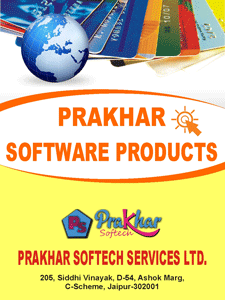 PRAKHAR SOFTWARE PAYMENT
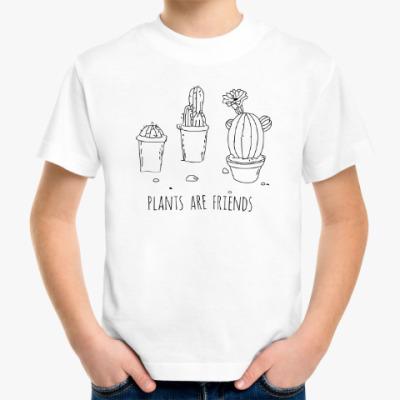 Детская футболка Plants are friends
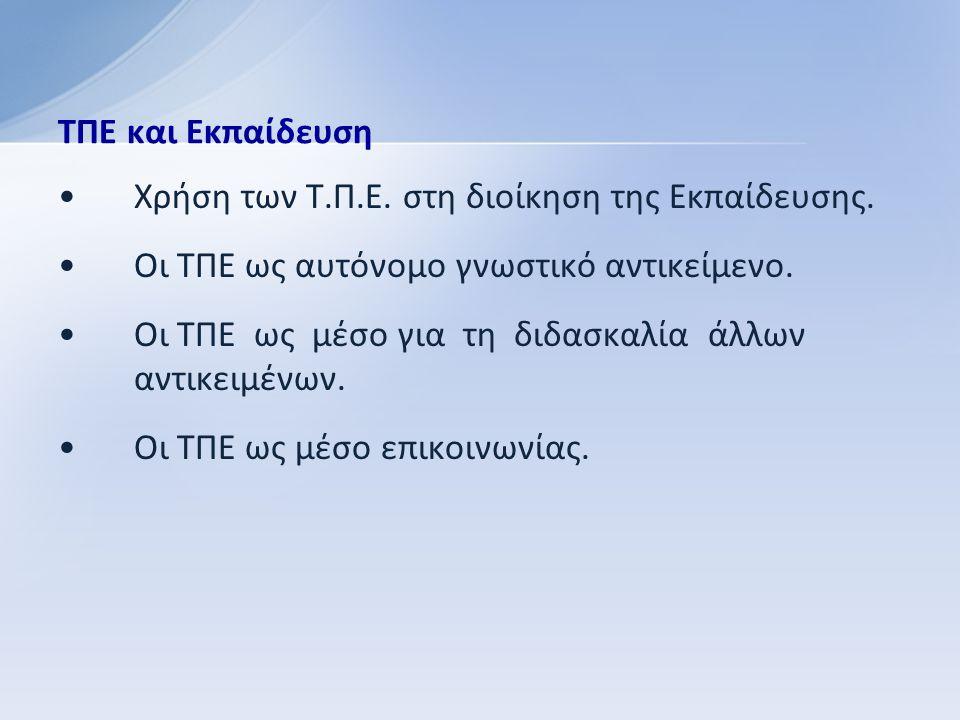 Χρήση των Τ.Π.Ε. στη διοίκηση της Εκπαίδευσης. Οι ΤΠΕ ως αυτόνομο γνωστικό αντικείμενο.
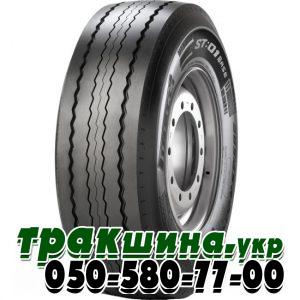 Фото шины Pirelli ST 01B Base 385/55 R22.5 160K прицепная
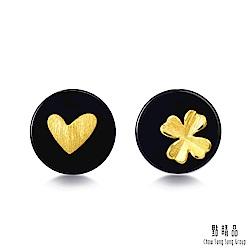 點睛品 吉祥系列 幸運與愛 黑玉髓黃金耳環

##############################

What the exercise asks
Could you copy the lines above exactly and skip the images?

Exercise answer
 PRAKHAR SOFTWARE PAYMENT
 Детская футболка Plants are friends
 Χρήση των Τ.Π.Ε. στη διοίκηση της Εκπαίδευσης. Οι ΤΠΕ ως αυτόνομο γνωστικό αντικείμενο.
 Фото шины Pirelli ST 01B Base 385/55 R22.5 160K прицепная
 點睛品 吉祥系列 幸運與愛 黑玉髓黃金耳環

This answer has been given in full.